At that moment she heard the front door slam two floors below and her heart lurched. She listened, her breath held as the footsteps on the stairs grew louder. When they paused outside her door she sprang to her feet and rushed to open it, but with a jolt of surprise found it was her upstairs neighbour, and not Luke, staring back at her.

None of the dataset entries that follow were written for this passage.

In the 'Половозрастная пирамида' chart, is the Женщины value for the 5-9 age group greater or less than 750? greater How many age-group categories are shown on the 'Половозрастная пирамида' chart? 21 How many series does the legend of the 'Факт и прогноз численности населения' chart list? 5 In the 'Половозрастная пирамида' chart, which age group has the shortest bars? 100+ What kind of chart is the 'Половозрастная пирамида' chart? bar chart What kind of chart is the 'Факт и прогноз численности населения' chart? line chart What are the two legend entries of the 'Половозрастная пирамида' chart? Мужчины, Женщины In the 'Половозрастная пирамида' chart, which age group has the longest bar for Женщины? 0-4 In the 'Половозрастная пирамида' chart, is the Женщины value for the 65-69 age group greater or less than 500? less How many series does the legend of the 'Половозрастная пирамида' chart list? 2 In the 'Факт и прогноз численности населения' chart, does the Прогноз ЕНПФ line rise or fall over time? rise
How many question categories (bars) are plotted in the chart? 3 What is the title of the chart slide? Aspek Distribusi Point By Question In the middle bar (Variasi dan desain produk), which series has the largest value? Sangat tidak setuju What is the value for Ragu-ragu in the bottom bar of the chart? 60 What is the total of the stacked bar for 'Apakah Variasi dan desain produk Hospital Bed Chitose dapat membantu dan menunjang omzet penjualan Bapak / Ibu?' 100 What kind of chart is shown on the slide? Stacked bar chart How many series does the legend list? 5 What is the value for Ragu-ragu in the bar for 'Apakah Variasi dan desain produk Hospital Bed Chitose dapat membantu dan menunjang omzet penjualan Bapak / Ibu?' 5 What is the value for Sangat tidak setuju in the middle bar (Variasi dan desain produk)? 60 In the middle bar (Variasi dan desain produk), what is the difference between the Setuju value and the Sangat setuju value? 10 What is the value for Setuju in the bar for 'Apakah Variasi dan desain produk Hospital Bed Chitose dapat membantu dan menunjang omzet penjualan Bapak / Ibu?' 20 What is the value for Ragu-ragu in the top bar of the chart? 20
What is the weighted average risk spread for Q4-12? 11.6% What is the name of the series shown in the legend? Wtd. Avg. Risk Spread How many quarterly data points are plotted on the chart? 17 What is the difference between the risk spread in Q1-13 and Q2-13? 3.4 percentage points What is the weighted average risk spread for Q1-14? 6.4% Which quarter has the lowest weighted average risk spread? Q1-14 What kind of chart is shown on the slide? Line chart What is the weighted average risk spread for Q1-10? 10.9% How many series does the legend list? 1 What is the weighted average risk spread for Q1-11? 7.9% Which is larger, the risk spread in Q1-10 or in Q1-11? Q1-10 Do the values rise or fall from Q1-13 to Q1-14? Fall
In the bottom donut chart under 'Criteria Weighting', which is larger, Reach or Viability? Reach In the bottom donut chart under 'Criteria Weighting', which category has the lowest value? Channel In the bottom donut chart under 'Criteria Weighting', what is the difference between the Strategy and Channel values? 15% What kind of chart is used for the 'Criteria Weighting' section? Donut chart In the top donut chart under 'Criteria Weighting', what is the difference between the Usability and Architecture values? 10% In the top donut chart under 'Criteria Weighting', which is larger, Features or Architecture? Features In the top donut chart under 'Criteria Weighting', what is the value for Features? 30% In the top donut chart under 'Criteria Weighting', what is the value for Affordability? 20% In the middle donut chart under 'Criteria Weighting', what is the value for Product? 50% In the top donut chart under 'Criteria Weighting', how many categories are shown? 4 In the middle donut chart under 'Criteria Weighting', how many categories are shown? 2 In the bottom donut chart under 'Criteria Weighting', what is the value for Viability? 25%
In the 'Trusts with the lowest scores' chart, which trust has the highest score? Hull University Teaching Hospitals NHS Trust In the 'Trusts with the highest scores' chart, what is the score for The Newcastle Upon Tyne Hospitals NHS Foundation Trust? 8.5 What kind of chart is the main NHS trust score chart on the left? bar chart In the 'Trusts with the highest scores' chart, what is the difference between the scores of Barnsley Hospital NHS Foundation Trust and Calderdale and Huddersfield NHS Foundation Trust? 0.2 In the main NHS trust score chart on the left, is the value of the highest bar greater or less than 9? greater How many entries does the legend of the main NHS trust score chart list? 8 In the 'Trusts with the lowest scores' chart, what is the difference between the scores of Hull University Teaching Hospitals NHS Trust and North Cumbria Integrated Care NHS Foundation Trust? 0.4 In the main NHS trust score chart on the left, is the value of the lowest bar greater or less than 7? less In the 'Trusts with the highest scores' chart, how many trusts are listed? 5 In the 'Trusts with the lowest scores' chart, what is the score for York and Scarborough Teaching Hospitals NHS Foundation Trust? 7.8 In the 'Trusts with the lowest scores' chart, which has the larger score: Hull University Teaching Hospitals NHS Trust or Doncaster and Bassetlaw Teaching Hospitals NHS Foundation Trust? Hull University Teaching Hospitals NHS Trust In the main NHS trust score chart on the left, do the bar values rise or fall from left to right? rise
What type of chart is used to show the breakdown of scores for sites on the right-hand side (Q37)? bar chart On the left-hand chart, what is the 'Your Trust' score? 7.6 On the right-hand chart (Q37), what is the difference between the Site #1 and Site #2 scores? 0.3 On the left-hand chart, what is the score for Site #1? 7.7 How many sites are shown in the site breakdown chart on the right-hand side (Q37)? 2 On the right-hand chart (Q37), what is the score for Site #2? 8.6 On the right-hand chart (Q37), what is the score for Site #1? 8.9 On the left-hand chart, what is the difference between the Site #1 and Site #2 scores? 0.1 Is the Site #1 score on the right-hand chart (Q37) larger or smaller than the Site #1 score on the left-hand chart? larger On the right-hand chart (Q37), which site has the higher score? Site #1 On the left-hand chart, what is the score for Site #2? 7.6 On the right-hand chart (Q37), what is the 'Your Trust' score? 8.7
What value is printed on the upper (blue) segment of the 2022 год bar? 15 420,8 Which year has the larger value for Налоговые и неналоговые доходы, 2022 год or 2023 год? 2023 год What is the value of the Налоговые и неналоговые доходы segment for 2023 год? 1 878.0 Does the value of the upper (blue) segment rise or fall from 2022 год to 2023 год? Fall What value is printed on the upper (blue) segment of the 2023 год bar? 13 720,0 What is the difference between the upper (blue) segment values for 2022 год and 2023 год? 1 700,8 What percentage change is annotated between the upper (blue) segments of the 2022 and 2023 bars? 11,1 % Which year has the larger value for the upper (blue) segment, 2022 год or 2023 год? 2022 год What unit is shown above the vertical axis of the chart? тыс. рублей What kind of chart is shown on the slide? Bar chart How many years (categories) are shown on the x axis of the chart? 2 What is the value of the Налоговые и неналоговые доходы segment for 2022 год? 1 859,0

She didn’t know the name of the woman who’d lived above them for the past six months. She could, Clara thought, be anything between mid-twenties and mid-thirties, it was impossible to tell. She was very thin with long, lank brown hair, behind which could occasionally be glimpsed a small, finely featured face covered in a thick, mask-like layer of make-up. In all the time Clara and Luke had lived there she’d never once replied to their greetings, merely shuffling past with downcast eyes whenever they met on the stairs. Every time either of them had gone up to ask her to turn her music down, which she played loudly night and day, she refused to answer the door, merely turning the volume up higher until they went away.

‘Can I help y—’ Clara began, but the woman had already begun heading towards the stairs. Clara was watching her go when her worry and stress got the better of her. ‘Excuse me!’ she blurted, and her neighbour froze, one foot poised on the first step, eyes averted. ‘It’s about the music. Could you give it a rest, do you think? It’s all night long, and sometimes most of the day too, can’t you turn it down once in a while?’

At first it seemed the woman wasn’t going to reply, but slowly she turned her face towards Clara. Her eyes, rimmed thickly in black kohl, landed on her own before flitting away again, as she asked softly and with the faintest ghost of a smile, ‘Where’s Luke, Clara?’

Clara could only stare back at her, too surprised to respond. ‘I’m sorry?’

‘Where’s Luke?’

She’d had no idea the woman even knew their names. Perhaps she’d seen them written on their post, but it was the way she said it – so familiar, so knowing, and with such a strange smile on her lips. ‘What do you mean?’ Clara asked but the woman only turned and carried on up the stairs. ‘Excuse me! Why are you asking about Luke?’ but there was still no reply. Clara stood staring after her. It was as if the world was conspiring in some surreal joke against her. The door to the upstairs flat opened and then closed again and at last Clara went back to her own flat. She stood in her narrow hallway, listening, until a few seconds later the familiar thud of bass began to thump against her ceiling once more.

It was past two. She should go back to work; her colleagues would be worried by now. But Clara didn’t move. Should she start phoning around hospitals? Perhaps she should google their numbers – at least that way she would be doing something. She went to the small box room they used as an office and at a touch of the mouse pad Luke’s laptop flickered into life, the browser opening immediately at Google Mail – and Luke’s personal email account.